Thousands of people will die every year while we search for solutions to climate change, wildfires, and better forecasting.
Their first answer was that we have to get the metrics right. If people make decisions with forecasts based on flawed metrics, it could literally kill people if we go outside into hazardous pollution. And their proposed metrics are just two possibilities. Out of all the money going into AI weather forecasting, a percentage of that needs to prioritize metrics, information visualization, the psychology of decision-making, and public health communication.

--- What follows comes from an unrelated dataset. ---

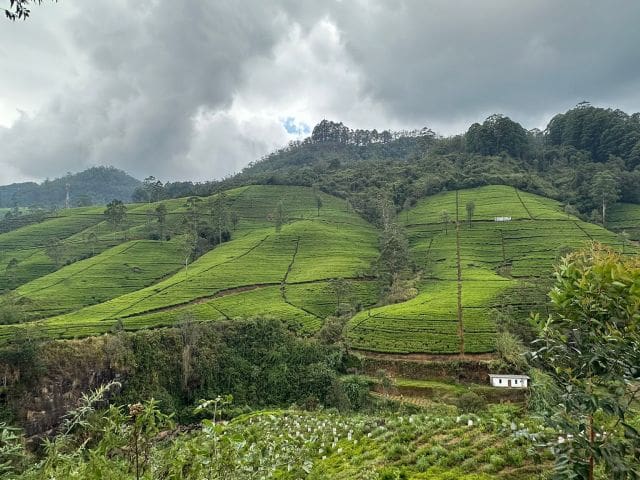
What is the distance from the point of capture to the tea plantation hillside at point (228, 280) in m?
45.7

Their second answer was that we need people to advocate for forecasts that could save lives and improve quality of life. That advocacy could happen at multiple levels of society, including groups like the American Lung Association and the Asthma and Allergy Foundation of America and the environmental justice movement. It’s also something that meteorologists at news organizations and government agencies can call for when procuring technology - amidst growing public demand for reliable smoke forecasts during wildfire season.
Finally (and this is where I came to tears), the team at MIT told me that we need more people like me to talk about our experience and bring an open, curious, and analytical mind to the challenge of living with a respiratory disability. As I recently argued in PNAS, the math is only as good as the purpose behind it, and people with lived experiences offer an irreplaceable perspective on what matters the most.

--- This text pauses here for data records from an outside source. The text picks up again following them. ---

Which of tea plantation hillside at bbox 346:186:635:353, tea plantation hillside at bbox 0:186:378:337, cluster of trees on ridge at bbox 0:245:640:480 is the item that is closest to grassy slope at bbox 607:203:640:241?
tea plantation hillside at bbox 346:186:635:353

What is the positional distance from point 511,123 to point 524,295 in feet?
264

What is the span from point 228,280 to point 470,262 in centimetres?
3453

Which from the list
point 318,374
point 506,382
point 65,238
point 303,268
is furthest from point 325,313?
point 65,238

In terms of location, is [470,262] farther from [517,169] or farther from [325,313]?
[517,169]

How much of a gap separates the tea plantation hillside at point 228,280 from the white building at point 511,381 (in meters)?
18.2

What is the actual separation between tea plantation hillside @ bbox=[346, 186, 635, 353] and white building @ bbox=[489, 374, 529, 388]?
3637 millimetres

Whether or not this new article passes peer review, I hope it expands the conversation about how to evaluate smoke forecasts and whose needs should be prioritized.
I remember a conversation with my partner at one of my darkest moments in Ithaca when I realized that the only way I could keep hope was to pray and collect data. I now see disability inclusion as something that the rest of society should prioritize.
Thank you, Renato, David, Palo, Arlene, and Tamara, for making all this feel a bit more worth it.
Further References
- Ainslie, B., So, R., & Chen, J. (2022). Operational evaluation of a wildfire air quality model from a forecaster point of view. Weather and Forecasting, 37(5), 681-698.
- Miller, C. A. (2021). Fifty years of EPA science for air quality management and control. Environmental Management, 67(6), 1017-1028.
- Irwin, J. S. (2002). A historical look at the development of regulatory air quality models for the United States Environmental Protection Agency.
- Jasanoff, S. (1992). Science, Politics, and the Renegotiation of Expertise at EPA. Osiris, 7, 194-217.
- Neidell, M., & Kinney, P. L. (2010). Estimates of the association between ozone and asthma hospitalizations that account for behavioral responses to air quality information. Environmental Science & Policy, 13(2), 97-103.